Improving Performance of Shared Web Hosting Service on a Web Server Cluster
Hewlett Packard Labs
1501 Page Mill Road
Palo Alto, CA 94303, USA
Traditional load balancing solutions ( RRDNS, Local Director from Cisco, BigIP from F5 Labs, ACEdirector from Alteon, SecureWay Network Dispatcher IBM, etc.) try to distribute requests uniformly across all nodes regardless of the content. This interferes with efficient use of RAM in the cluster. The popular files tend to occupy RAM space in all the nodes. This redundant replication of content across the RAM of all the nodes leaves much less RAM available for the rest of the content, leading to a worse overall system performance.
A better approach would be to partition the content among the machines thus avoiding replication of the documents in the RAMs. However, static partitioning will inevitably lead to an inefficient and inflexible solution, since the access patterns tend to vary over time, and static partitioning does not accommodate for this.
The observations above have led to the design of ``locality aware'' balancing strategies [LARD] which aim to avoid unnecessary document replication across the RAM's of the nodes to improve the overall performance of the system. These are also known as content based routing strategies.
In this work, we promote a new scalable, ``locality aware'' solution FLEX [C99] for load balancing and management of an efficient Web hosting service. The goal of FLEX is to assign sites to the nodes in the cluster to achieve both load balancing and efficient memory usage. We use the working set sizes and access rates of sites as a metric for judging their memory and load requirements.
Let there be a total of S sites hosted on a cluster of N web servers. For each web site s, using the information which can be extracted from the web server access logs of the site s, we build the initial ``site profile'' SP_s by evaluating the following characteristics:
- A(s) - the access rate to the content of a site s (in bytes transferred during the observed period P);
- W(s) - the combined size of all the accessed files of site s (in bytes during the observed period P, so-called ``working set'');
Thus, the FLEX solution consists of the following steps: 1) web sites' log collection; 2) analysis of web sites' profiles based on working sets and access rates evaluation; 3) execution of the algorithm "Closest" resulting in allocation of web sites to servers; 4) submission of new DNS configuration files with corresponding assignment of web sites to servers.

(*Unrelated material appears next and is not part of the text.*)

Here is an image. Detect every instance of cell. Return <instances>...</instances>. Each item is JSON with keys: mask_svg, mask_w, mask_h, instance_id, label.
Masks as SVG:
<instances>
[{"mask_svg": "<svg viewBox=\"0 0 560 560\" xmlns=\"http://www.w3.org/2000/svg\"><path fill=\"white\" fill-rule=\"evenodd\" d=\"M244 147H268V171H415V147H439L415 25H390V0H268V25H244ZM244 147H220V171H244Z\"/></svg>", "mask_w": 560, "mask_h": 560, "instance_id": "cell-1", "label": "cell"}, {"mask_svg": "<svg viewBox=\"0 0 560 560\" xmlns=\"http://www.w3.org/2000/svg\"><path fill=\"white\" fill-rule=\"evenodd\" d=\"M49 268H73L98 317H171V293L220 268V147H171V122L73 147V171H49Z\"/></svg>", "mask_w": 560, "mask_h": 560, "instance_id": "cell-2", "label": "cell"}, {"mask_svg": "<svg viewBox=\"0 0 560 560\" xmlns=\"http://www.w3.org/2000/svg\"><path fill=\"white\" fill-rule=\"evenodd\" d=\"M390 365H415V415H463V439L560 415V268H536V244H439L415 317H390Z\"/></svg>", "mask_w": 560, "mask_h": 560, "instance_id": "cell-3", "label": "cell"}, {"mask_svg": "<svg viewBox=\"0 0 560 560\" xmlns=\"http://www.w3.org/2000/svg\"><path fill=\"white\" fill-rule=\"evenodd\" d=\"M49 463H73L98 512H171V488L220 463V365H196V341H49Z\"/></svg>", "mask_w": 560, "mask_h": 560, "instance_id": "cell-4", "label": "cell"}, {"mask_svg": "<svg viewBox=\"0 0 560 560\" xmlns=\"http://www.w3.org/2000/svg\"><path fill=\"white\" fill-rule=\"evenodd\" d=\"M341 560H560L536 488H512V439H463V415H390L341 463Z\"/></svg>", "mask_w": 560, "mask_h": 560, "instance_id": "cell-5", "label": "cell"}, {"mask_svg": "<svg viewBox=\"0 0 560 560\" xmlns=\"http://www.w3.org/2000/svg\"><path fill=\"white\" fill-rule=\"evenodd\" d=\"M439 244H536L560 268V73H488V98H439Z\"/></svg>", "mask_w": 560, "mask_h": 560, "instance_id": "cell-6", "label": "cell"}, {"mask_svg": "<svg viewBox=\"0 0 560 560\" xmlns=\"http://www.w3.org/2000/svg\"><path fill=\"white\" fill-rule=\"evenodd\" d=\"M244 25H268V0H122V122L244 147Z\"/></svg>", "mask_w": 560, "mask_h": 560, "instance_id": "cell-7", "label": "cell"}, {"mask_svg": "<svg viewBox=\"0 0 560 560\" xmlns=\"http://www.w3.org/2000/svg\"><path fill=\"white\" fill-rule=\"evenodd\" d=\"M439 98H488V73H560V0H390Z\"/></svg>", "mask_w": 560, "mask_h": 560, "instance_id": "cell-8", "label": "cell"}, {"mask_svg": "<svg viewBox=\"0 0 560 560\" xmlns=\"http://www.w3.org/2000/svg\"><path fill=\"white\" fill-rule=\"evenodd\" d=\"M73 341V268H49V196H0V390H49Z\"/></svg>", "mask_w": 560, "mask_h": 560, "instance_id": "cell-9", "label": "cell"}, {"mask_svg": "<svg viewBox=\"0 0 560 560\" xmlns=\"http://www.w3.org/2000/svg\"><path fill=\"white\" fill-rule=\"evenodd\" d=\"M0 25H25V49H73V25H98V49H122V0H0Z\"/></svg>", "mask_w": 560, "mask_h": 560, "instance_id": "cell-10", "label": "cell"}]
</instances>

This solution is flexible and easy to manage. Tuning can be done on a daily or weekly basis. If server logs analysis shows enough changes in the working sets and access rates, the "Closest" algorithm finds a better partitioning of the sites to the nodes in the cluster (with minimal number of sites changed routing), and new DNS configuration files are generated. Latest version of BIND 8.1.2 supports Dynamic Update standard described in RFC 2136. This allows authorized agents to update zone data by sending special update messages to add or delete resource records (without restarting DNS server). Once DNS server has updated its configuration tables, new requests are routed according to the new configuration files, and this leads to more efficient traffic balancing on the cluster. The entries from the old configuration tables can be cached by some servers and used for request routing without going to the primary DNS server. However, the cached entries are valid for a limited time dictated by the TTL ( time to live). Once the TTL expires, the primary DNS server is requested for updated information. During the TTL interval, both types of routing: old and a new one, can exist. This does not lead to any problems since all servers have accesses to the whole content and can satisfy any request. Such a self-monitoring solution helps in observing changing site traffic patterns and help to predict future trends and plan for them.

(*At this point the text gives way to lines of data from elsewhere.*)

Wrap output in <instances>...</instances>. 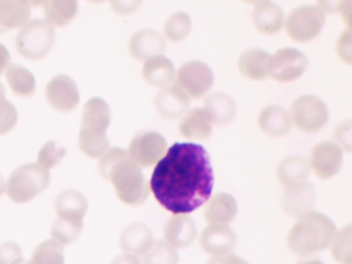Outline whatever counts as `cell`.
Instances as JSON below:
<instances>
[{
    "label": "cell",
    "mask_w": 352,
    "mask_h": 264,
    "mask_svg": "<svg viewBox=\"0 0 352 264\" xmlns=\"http://www.w3.org/2000/svg\"><path fill=\"white\" fill-rule=\"evenodd\" d=\"M214 170L209 153L195 142H175L154 167L150 190L174 214L195 212L211 198Z\"/></svg>",
    "instance_id": "cell-1"
},
{
    "label": "cell",
    "mask_w": 352,
    "mask_h": 264,
    "mask_svg": "<svg viewBox=\"0 0 352 264\" xmlns=\"http://www.w3.org/2000/svg\"><path fill=\"white\" fill-rule=\"evenodd\" d=\"M100 175L114 185L117 197L123 204L139 206L147 200L150 186L141 167L122 148H110L98 162Z\"/></svg>",
    "instance_id": "cell-2"
},
{
    "label": "cell",
    "mask_w": 352,
    "mask_h": 264,
    "mask_svg": "<svg viewBox=\"0 0 352 264\" xmlns=\"http://www.w3.org/2000/svg\"><path fill=\"white\" fill-rule=\"evenodd\" d=\"M336 233L337 227L329 217L311 210L300 216L290 229L288 247L298 255L309 256L329 248Z\"/></svg>",
    "instance_id": "cell-3"
},
{
    "label": "cell",
    "mask_w": 352,
    "mask_h": 264,
    "mask_svg": "<svg viewBox=\"0 0 352 264\" xmlns=\"http://www.w3.org/2000/svg\"><path fill=\"white\" fill-rule=\"evenodd\" d=\"M110 105L102 97H92L84 105L79 146L84 154L100 158L110 148L107 129L111 124Z\"/></svg>",
    "instance_id": "cell-4"
},
{
    "label": "cell",
    "mask_w": 352,
    "mask_h": 264,
    "mask_svg": "<svg viewBox=\"0 0 352 264\" xmlns=\"http://www.w3.org/2000/svg\"><path fill=\"white\" fill-rule=\"evenodd\" d=\"M49 170L38 163H26L16 168L8 179V196L16 204H26L50 185Z\"/></svg>",
    "instance_id": "cell-5"
},
{
    "label": "cell",
    "mask_w": 352,
    "mask_h": 264,
    "mask_svg": "<svg viewBox=\"0 0 352 264\" xmlns=\"http://www.w3.org/2000/svg\"><path fill=\"white\" fill-rule=\"evenodd\" d=\"M55 41L54 25L47 20H34L22 27L16 36L18 53L28 60L46 57Z\"/></svg>",
    "instance_id": "cell-6"
},
{
    "label": "cell",
    "mask_w": 352,
    "mask_h": 264,
    "mask_svg": "<svg viewBox=\"0 0 352 264\" xmlns=\"http://www.w3.org/2000/svg\"><path fill=\"white\" fill-rule=\"evenodd\" d=\"M325 24L324 12L317 6H300L290 12L286 19L288 35L298 43L316 38Z\"/></svg>",
    "instance_id": "cell-7"
},
{
    "label": "cell",
    "mask_w": 352,
    "mask_h": 264,
    "mask_svg": "<svg viewBox=\"0 0 352 264\" xmlns=\"http://www.w3.org/2000/svg\"><path fill=\"white\" fill-rule=\"evenodd\" d=\"M290 117L298 129L313 133L322 129L329 121V109L319 97L304 95L294 101Z\"/></svg>",
    "instance_id": "cell-8"
},
{
    "label": "cell",
    "mask_w": 352,
    "mask_h": 264,
    "mask_svg": "<svg viewBox=\"0 0 352 264\" xmlns=\"http://www.w3.org/2000/svg\"><path fill=\"white\" fill-rule=\"evenodd\" d=\"M168 140L162 134L151 130L138 132L129 146V158L140 167L149 168L157 164L158 161L166 155Z\"/></svg>",
    "instance_id": "cell-9"
},
{
    "label": "cell",
    "mask_w": 352,
    "mask_h": 264,
    "mask_svg": "<svg viewBox=\"0 0 352 264\" xmlns=\"http://www.w3.org/2000/svg\"><path fill=\"white\" fill-rule=\"evenodd\" d=\"M214 82L213 70L203 61L186 62L179 68L176 74V86L192 98H201L207 94Z\"/></svg>",
    "instance_id": "cell-10"
},
{
    "label": "cell",
    "mask_w": 352,
    "mask_h": 264,
    "mask_svg": "<svg viewBox=\"0 0 352 264\" xmlns=\"http://www.w3.org/2000/svg\"><path fill=\"white\" fill-rule=\"evenodd\" d=\"M308 63V58L300 50L282 47L270 57L269 76L278 82H292L304 74Z\"/></svg>",
    "instance_id": "cell-11"
},
{
    "label": "cell",
    "mask_w": 352,
    "mask_h": 264,
    "mask_svg": "<svg viewBox=\"0 0 352 264\" xmlns=\"http://www.w3.org/2000/svg\"><path fill=\"white\" fill-rule=\"evenodd\" d=\"M45 95L49 104L60 113H71L80 103L77 82L67 74L54 76L47 85Z\"/></svg>",
    "instance_id": "cell-12"
},
{
    "label": "cell",
    "mask_w": 352,
    "mask_h": 264,
    "mask_svg": "<svg viewBox=\"0 0 352 264\" xmlns=\"http://www.w3.org/2000/svg\"><path fill=\"white\" fill-rule=\"evenodd\" d=\"M315 204L316 191L314 185L306 181L287 186L282 194V208L287 216L292 218H300L311 212Z\"/></svg>",
    "instance_id": "cell-13"
},
{
    "label": "cell",
    "mask_w": 352,
    "mask_h": 264,
    "mask_svg": "<svg viewBox=\"0 0 352 264\" xmlns=\"http://www.w3.org/2000/svg\"><path fill=\"white\" fill-rule=\"evenodd\" d=\"M311 165L320 179L335 177L343 165L341 146L333 142H322L316 144L311 153Z\"/></svg>",
    "instance_id": "cell-14"
},
{
    "label": "cell",
    "mask_w": 352,
    "mask_h": 264,
    "mask_svg": "<svg viewBox=\"0 0 352 264\" xmlns=\"http://www.w3.org/2000/svg\"><path fill=\"white\" fill-rule=\"evenodd\" d=\"M201 249L214 256L230 254L236 245V235L228 225L211 224L201 231L199 239Z\"/></svg>",
    "instance_id": "cell-15"
},
{
    "label": "cell",
    "mask_w": 352,
    "mask_h": 264,
    "mask_svg": "<svg viewBox=\"0 0 352 264\" xmlns=\"http://www.w3.org/2000/svg\"><path fill=\"white\" fill-rule=\"evenodd\" d=\"M129 47L135 59L146 61L154 56L162 55L166 52V39L158 31L143 29L131 37Z\"/></svg>",
    "instance_id": "cell-16"
},
{
    "label": "cell",
    "mask_w": 352,
    "mask_h": 264,
    "mask_svg": "<svg viewBox=\"0 0 352 264\" xmlns=\"http://www.w3.org/2000/svg\"><path fill=\"white\" fill-rule=\"evenodd\" d=\"M164 236L175 249H184L195 241L197 225L188 214H175L164 225Z\"/></svg>",
    "instance_id": "cell-17"
},
{
    "label": "cell",
    "mask_w": 352,
    "mask_h": 264,
    "mask_svg": "<svg viewBox=\"0 0 352 264\" xmlns=\"http://www.w3.org/2000/svg\"><path fill=\"white\" fill-rule=\"evenodd\" d=\"M158 113L166 119H178L190 107V97L178 86L168 87L160 91L155 98Z\"/></svg>",
    "instance_id": "cell-18"
},
{
    "label": "cell",
    "mask_w": 352,
    "mask_h": 264,
    "mask_svg": "<svg viewBox=\"0 0 352 264\" xmlns=\"http://www.w3.org/2000/svg\"><path fill=\"white\" fill-rule=\"evenodd\" d=\"M153 245V234L151 229L145 223H131L121 232L120 247L126 253L146 255Z\"/></svg>",
    "instance_id": "cell-19"
},
{
    "label": "cell",
    "mask_w": 352,
    "mask_h": 264,
    "mask_svg": "<svg viewBox=\"0 0 352 264\" xmlns=\"http://www.w3.org/2000/svg\"><path fill=\"white\" fill-rule=\"evenodd\" d=\"M32 4L25 0H0V34L28 24Z\"/></svg>",
    "instance_id": "cell-20"
},
{
    "label": "cell",
    "mask_w": 352,
    "mask_h": 264,
    "mask_svg": "<svg viewBox=\"0 0 352 264\" xmlns=\"http://www.w3.org/2000/svg\"><path fill=\"white\" fill-rule=\"evenodd\" d=\"M252 18L259 32L273 35L281 30L285 16L281 6L276 2L261 1L255 4Z\"/></svg>",
    "instance_id": "cell-21"
},
{
    "label": "cell",
    "mask_w": 352,
    "mask_h": 264,
    "mask_svg": "<svg viewBox=\"0 0 352 264\" xmlns=\"http://www.w3.org/2000/svg\"><path fill=\"white\" fill-rule=\"evenodd\" d=\"M55 210L58 218L83 222L88 210V201L85 195L78 190H65L55 199Z\"/></svg>",
    "instance_id": "cell-22"
},
{
    "label": "cell",
    "mask_w": 352,
    "mask_h": 264,
    "mask_svg": "<svg viewBox=\"0 0 352 264\" xmlns=\"http://www.w3.org/2000/svg\"><path fill=\"white\" fill-rule=\"evenodd\" d=\"M238 214V202L228 193H218L210 199L205 208V219L210 224L226 225Z\"/></svg>",
    "instance_id": "cell-23"
},
{
    "label": "cell",
    "mask_w": 352,
    "mask_h": 264,
    "mask_svg": "<svg viewBox=\"0 0 352 264\" xmlns=\"http://www.w3.org/2000/svg\"><path fill=\"white\" fill-rule=\"evenodd\" d=\"M270 57L267 51L259 47L246 50L239 60L241 74L250 80H265L269 76Z\"/></svg>",
    "instance_id": "cell-24"
},
{
    "label": "cell",
    "mask_w": 352,
    "mask_h": 264,
    "mask_svg": "<svg viewBox=\"0 0 352 264\" xmlns=\"http://www.w3.org/2000/svg\"><path fill=\"white\" fill-rule=\"evenodd\" d=\"M176 76L174 63L164 55L154 56L146 60L143 67V78L153 87H164L170 84Z\"/></svg>",
    "instance_id": "cell-25"
},
{
    "label": "cell",
    "mask_w": 352,
    "mask_h": 264,
    "mask_svg": "<svg viewBox=\"0 0 352 264\" xmlns=\"http://www.w3.org/2000/svg\"><path fill=\"white\" fill-rule=\"evenodd\" d=\"M181 134L187 140H207L212 135V121L205 109H191L179 126Z\"/></svg>",
    "instance_id": "cell-26"
},
{
    "label": "cell",
    "mask_w": 352,
    "mask_h": 264,
    "mask_svg": "<svg viewBox=\"0 0 352 264\" xmlns=\"http://www.w3.org/2000/svg\"><path fill=\"white\" fill-rule=\"evenodd\" d=\"M259 127L267 135L283 136L292 129V120L286 109L279 105L265 107L259 113Z\"/></svg>",
    "instance_id": "cell-27"
},
{
    "label": "cell",
    "mask_w": 352,
    "mask_h": 264,
    "mask_svg": "<svg viewBox=\"0 0 352 264\" xmlns=\"http://www.w3.org/2000/svg\"><path fill=\"white\" fill-rule=\"evenodd\" d=\"M204 109L209 116L212 123H215L216 125H226L236 116V104L230 95L216 92L207 97Z\"/></svg>",
    "instance_id": "cell-28"
},
{
    "label": "cell",
    "mask_w": 352,
    "mask_h": 264,
    "mask_svg": "<svg viewBox=\"0 0 352 264\" xmlns=\"http://www.w3.org/2000/svg\"><path fill=\"white\" fill-rule=\"evenodd\" d=\"M6 78L14 94L22 98H32L36 94V80L32 72L19 64L8 66Z\"/></svg>",
    "instance_id": "cell-29"
},
{
    "label": "cell",
    "mask_w": 352,
    "mask_h": 264,
    "mask_svg": "<svg viewBox=\"0 0 352 264\" xmlns=\"http://www.w3.org/2000/svg\"><path fill=\"white\" fill-rule=\"evenodd\" d=\"M311 166L308 161L300 156H289L280 162L277 177L284 186L306 181L310 175Z\"/></svg>",
    "instance_id": "cell-30"
},
{
    "label": "cell",
    "mask_w": 352,
    "mask_h": 264,
    "mask_svg": "<svg viewBox=\"0 0 352 264\" xmlns=\"http://www.w3.org/2000/svg\"><path fill=\"white\" fill-rule=\"evenodd\" d=\"M43 6L47 21L59 27L73 23L79 12V3L76 0H48Z\"/></svg>",
    "instance_id": "cell-31"
},
{
    "label": "cell",
    "mask_w": 352,
    "mask_h": 264,
    "mask_svg": "<svg viewBox=\"0 0 352 264\" xmlns=\"http://www.w3.org/2000/svg\"><path fill=\"white\" fill-rule=\"evenodd\" d=\"M65 248L54 239L43 241L34 249L32 264H65Z\"/></svg>",
    "instance_id": "cell-32"
},
{
    "label": "cell",
    "mask_w": 352,
    "mask_h": 264,
    "mask_svg": "<svg viewBox=\"0 0 352 264\" xmlns=\"http://www.w3.org/2000/svg\"><path fill=\"white\" fill-rule=\"evenodd\" d=\"M331 254L341 264H352V227L348 224L338 231L333 239Z\"/></svg>",
    "instance_id": "cell-33"
},
{
    "label": "cell",
    "mask_w": 352,
    "mask_h": 264,
    "mask_svg": "<svg viewBox=\"0 0 352 264\" xmlns=\"http://www.w3.org/2000/svg\"><path fill=\"white\" fill-rule=\"evenodd\" d=\"M83 226V222H73L57 218L51 229V234L54 241H58L61 245H71L79 239Z\"/></svg>",
    "instance_id": "cell-34"
},
{
    "label": "cell",
    "mask_w": 352,
    "mask_h": 264,
    "mask_svg": "<svg viewBox=\"0 0 352 264\" xmlns=\"http://www.w3.org/2000/svg\"><path fill=\"white\" fill-rule=\"evenodd\" d=\"M191 26L192 22L189 14L184 12H177L166 21L164 33L168 39L177 43L188 36Z\"/></svg>",
    "instance_id": "cell-35"
},
{
    "label": "cell",
    "mask_w": 352,
    "mask_h": 264,
    "mask_svg": "<svg viewBox=\"0 0 352 264\" xmlns=\"http://www.w3.org/2000/svg\"><path fill=\"white\" fill-rule=\"evenodd\" d=\"M179 254L166 241H156L155 245L144 257V264H178Z\"/></svg>",
    "instance_id": "cell-36"
},
{
    "label": "cell",
    "mask_w": 352,
    "mask_h": 264,
    "mask_svg": "<svg viewBox=\"0 0 352 264\" xmlns=\"http://www.w3.org/2000/svg\"><path fill=\"white\" fill-rule=\"evenodd\" d=\"M5 85L0 82V135L9 133L18 122V111L15 105L8 100Z\"/></svg>",
    "instance_id": "cell-37"
},
{
    "label": "cell",
    "mask_w": 352,
    "mask_h": 264,
    "mask_svg": "<svg viewBox=\"0 0 352 264\" xmlns=\"http://www.w3.org/2000/svg\"><path fill=\"white\" fill-rule=\"evenodd\" d=\"M65 155L67 148L63 144H58L56 140H49L38 152V164L47 170L54 168L60 164Z\"/></svg>",
    "instance_id": "cell-38"
},
{
    "label": "cell",
    "mask_w": 352,
    "mask_h": 264,
    "mask_svg": "<svg viewBox=\"0 0 352 264\" xmlns=\"http://www.w3.org/2000/svg\"><path fill=\"white\" fill-rule=\"evenodd\" d=\"M22 258V250L18 243L14 241L0 245V264H13Z\"/></svg>",
    "instance_id": "cell-39"
},
{
    "label": "cell",
    "mask_w": 352,
    "mask_h": 264,
    "mask_svg": "<svg viewBox=\"0 0 352 264\" xmlns=\"http://www.w3.org/2000/svg\"><path fill=\"white\" fill-rule=\"evenodd\" d=\"M337 52L342 61L351 64L352 51H351V35L349 30H345L340 35L337 43Z\"/></svg>",
    "instance_id": "cell-40"
},
{
    "label": "cell",
    "mask_w": 352,
    "mask_h": 264,
    "mask_svg": "<svg viewBox=\"0 0 352 264\" xmlns=\"http://www.w3.org/2000/svg\"><path fill=\"white\" fill-rule=\"evenodd\" d=\"M335 138L339 140L347 152L351 151V121L343 122L338 126L335 131Z\"/></svg>",
    "instance_id": "cell-41"
},
{
    "label": "cell",
    "mask_w": 352,
    "mask_h": 264,
    "mask_svg": "<svg viewBox=\"0 0 352 264\" xmlns=\"http://www.w3.org/2000/svg\"><path fill=\"white\" fill-rule=\"evenodd\" d=\"M143 1L137 0H125V1H111L113 10L120 14H129L137 10Z\"/></svg>",
    "instance_id": "cell-42"
},
{
    "label": "cell",
    "mask_w": 352,
    "mask_h": 264,
    "mask_svg": "<svg viewBox=\"0 0 352 264\" xmlns=\"http://www.w3.org/2000/svg\"><path fill=\"white\" fill-rule=\"evenodd\" d=\"M207 264H249L245 261L240 256L234 254H228V255L216 256V257L210 258Z\"/></svg>",
    "instance_id": "cell-43"
},
{
    "label": "cell",
    "mask_w": 352,
    "mask_h": 264,
    "mask_svg": "<svg viewBox=\"0 0 352 264\" xmlns=\"http://www.w3.org/2000/svg\"><path fill=\"white\" fill-rule=\"evenodd\" d=\"M111 264H142V262L133 254H123V255L117 256Z\"/></svg>",
    "instance_id": "cell-44"
},
{
    "label": "cell",
    "mask_w": 352,
    "mask_h": 264,
    "mask_svg": "<svg viewBox=\"0 0 352 264\" xmlns=\"http://www.w3.org/2000/svg\"><path fill=\"white\" fill-rule=\"evenodd\" d=\"M10 60H11V54H10L9 50L0 43V76L9 66Z\"/></svg>",
    "instance_id": "cell-45"
},
{
    "label": "cell",
    "mask_w": 352,
    "mask_h": 264,
    "mask_svg": "<svg viewBox=\"0 0 352 264\" xmlns=\"http://www.w3.org/2000/svg\"><path fill=\"white\" fill-rule=\"evenodd\" d=\"M346 2H329L321 1L318 2V8L322 10H327L329 12H335L338 10H342L343 6H345Z\"/></svg>",
    "instance_id": "cell-46"
},
{
    "label": "cell",
    "mask_w": 352,
    "mask_h": 264,
    "mask_svg": "<svg viewBox=\"0 0 352 264\" xmlns=\"http://www.w3.org/2000/svg\"><path fill=\"white\" fill-rule=\"evenodd\" d=\"M298 264H324L318 258H310V259H304L298 262Z\"/></svg>",
    "instance_id": "cell-47"
},
{
    "label": "cell",
    "mask_w": 352,
    "mask_h": 264,
    "mask_svg": "<svg viewBox=\"0 0 352 264\" xmlns=\"http://www.w3.org/2000/svg\"><path fill=\"white\" fill-rule=\"evenodd\" d=\"M7 191V183H6L5 177L0 173V196L3 195Z\"/></svg>",
    "instance_id": "cell-48"
},
{
    "label": "cell",
    "mask_w": 352,
    "mask_h": 264,
    "mask_svg": "<svg viewBox=\"0 0 352 264\" xmlns=\"http://www.w3.org/2000/svg\"><path fill=\"white\" fill-rule=\"evenodd\" d=\"M13 264H32V261H28V260L23 259V258H21V259L17 260V261L14 262Z\"/></svg>",
    "instance_id": "cell-49"
}]
</instances>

Using two case studies (based on real traces), we evaluate the potential benefits of the new solution. We compare the performance of FLEX against Round-Robin and Optimal strategy (which avoids all document replication and does perfect load balancing at per-request granularity). FLEX significantly outperforms Round-Robin (up to 130% in average server throughput), getting within 5%-15% of optimal performance achievable for those traces. Miss ratio is improved 2-6 times. To study the scalability issues of Round-Robin versus FLEX strategy, we performed simulations for four- and eight-node clusters. The ``speedup'' under Round-Robin strategy for an eight-node cluster is only due to doubled ``processing'' power. FLEX solution shows superliner speedup when the number of nodes is increased from four to eight because it takes advantage of both the doubled processing power and memory.
The main attractions of the FLEX approach are ease of deployment and an extremely attractive cost/performance tradeoff. This solution requires no special hardware support or protocol changes. There is no single front end routing component. Such a component can easily become a bottleneck, especially if content based routing requires it to do such things as tcp connection hand-offs etc. FLEX can be easily implemented on top of the current infrastructure used by Web hosting service providers.
Detailed description of FLEX and its simulation results can be found in [C99,CDP00]:
[C99] L. Cherkasova FLEX: Design and Management Strategy for Scalable Web Hosting Service. HP Laboratories Report No. HPL-1999-64R1, May, 1999.
[CDP00] L. Cherkasova, M. DeSouza, S. Ponnekanti: Performance Analysis of Scalable Web Hosting Service with FLEX: Two Case Studies. HP Laboratories Report No. HPL-2000-28, February, 2000.